Au vu du rapport d'expertise, la Ville de NANTES a obtenu par jugement du 7 Juillet 1999 du Tribunal de Grande Instance de NANTES, confirmé par arrêt de cette Cour du 22 Novembre 2000, la résiliation du bail pour inexécution par le preneur de ses obligations contractuelles ainsi que la condamnation de la SARL LOQUET à lui payer 1 185 000 F TTC avec indexation sur l'indice INSEE du coût de la construction.
Mme Jeanne R. veuve L. est décédée le 18 août 2004 et M Pierre L. le 24 août 2004.
Exposant qu'elle avait vainement poursuivi la société et que les associés avaient organisé leur insolvabilité en consentant des donations à leurs enfants ou petits-enfants, la Ville de NANTES a assigné Mme Michèle C., veuve de Pierre L., leurs trois enfants, Mme Françoise L., M Jacques L., Mme Annie L. ainsi que Mme Jacqueline L. épouse F. et ses quatre enfants, Mme Danièle F., Mme Annick F., Mme Muriel F. et Mme Maryse F. pour obtenir, sur le fondement de l' article L 222-1 du Code de Commerce, leur condamnation solidaire à lui payer les sommes dues par celle-ci ainsi que, sur le fondement de l'article 1167 du Code Civil, l'annulation des donations.
Par jugement du 7 Mars 2007, assorti de l'exécution provisoire, le Tribunal de Grande Instance de NANTES a :
- condamné solidairement les défendeurs à payer à la Ville de NANTES :
* 184 410 € avec indexation sur l'indice INSEE du coût de la construction
* 4 573,47 €,
* 3 048,98 €
* 4 637,70 €
Le tout avec intérêts au taux légal à compter du 10 Juin 2005,
- condamné les défendeurs à payer à la Ville de NANTES 2500 € en remboursement de ses frais irrépétibles,
- rejeté les autres demandes,
- condamné les défendeurs aux dépens.
Appel de cette décision a été interjeté par Mme Michelle C. veuve L.. La Ville de NANTES a intimé les autres consorts L. et les procédures ont été jointes par ordonnance du 8 Septembre 2008.

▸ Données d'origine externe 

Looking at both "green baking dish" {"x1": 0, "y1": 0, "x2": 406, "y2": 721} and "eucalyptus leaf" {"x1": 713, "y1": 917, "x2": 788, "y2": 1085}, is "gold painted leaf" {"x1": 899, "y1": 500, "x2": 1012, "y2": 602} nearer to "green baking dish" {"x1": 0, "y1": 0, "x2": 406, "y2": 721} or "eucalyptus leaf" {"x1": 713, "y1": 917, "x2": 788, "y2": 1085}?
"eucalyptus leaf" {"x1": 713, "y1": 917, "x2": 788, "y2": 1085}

Les consorts L. soulèvent à titre principal la prescription de l'action en application de l'article L 110-4 du Code de Commerce, plus de dix ans s'étant écoulé entre l'assignation, en date du 10 Juin 2005, et le fait générateur du dommage, lequel se situe selon la Ville de NANTES elle-même en 1987.

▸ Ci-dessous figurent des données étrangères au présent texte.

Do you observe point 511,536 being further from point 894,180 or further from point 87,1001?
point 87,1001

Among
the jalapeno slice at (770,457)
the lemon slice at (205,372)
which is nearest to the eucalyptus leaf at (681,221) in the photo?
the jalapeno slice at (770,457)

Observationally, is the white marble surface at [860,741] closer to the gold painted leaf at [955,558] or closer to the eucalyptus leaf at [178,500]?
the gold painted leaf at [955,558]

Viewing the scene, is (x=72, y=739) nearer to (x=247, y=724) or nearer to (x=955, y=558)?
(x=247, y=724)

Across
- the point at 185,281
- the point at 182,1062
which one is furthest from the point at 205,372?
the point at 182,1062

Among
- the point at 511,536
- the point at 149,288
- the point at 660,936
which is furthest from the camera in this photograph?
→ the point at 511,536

Subsidiairement, ils soutiennent que la condamnation prononcée le 7 mars 2007 est dépourvue de
cause et que seule la SARL LOQUET est débitrice des sommes réclamées.

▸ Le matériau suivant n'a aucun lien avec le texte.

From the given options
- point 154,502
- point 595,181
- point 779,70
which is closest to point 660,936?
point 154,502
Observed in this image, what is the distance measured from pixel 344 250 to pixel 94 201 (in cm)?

Ils sollicitent en conséquence la restitution de la somme de 211 670,79 € versée dans le cadre de l'exécution provisoire, la main levée des inscriptions d'hypothèque et la condamnation de la Ville de NANTES à leur payer 20 000 € à titre de dommages et intérêts.
A titre extrêmement subsidiaire, ils demandent à la Cour de dire que la somme de 184 410 € fixée par le jugement s'entend indexation comprise et que seul l'intérêt au taux légal courra à compter du 7 mars 2007.
Ils réclament 6 000 € en remboursement de leurs frais irrépétibles.
La Ville de NANTES conclut à la confirmation du jugement, sauf à préciser que l'indexation doit s'appliquer à compter du 7 Juillet 1999 jusqu'à parfait paiement sur la somme de 184 410 € et que les intérêts au taux légal doivent courir sur la somme de 4 573,47 € à compter du 7 Juillet 1999 et du 20 Novembre 2000 pour celles de 3 048,98 € et 4 637,70 € et à lui accorder deux sommes de 6 000 € sur le fondement de l'article 700 du Code de Procédure Civile.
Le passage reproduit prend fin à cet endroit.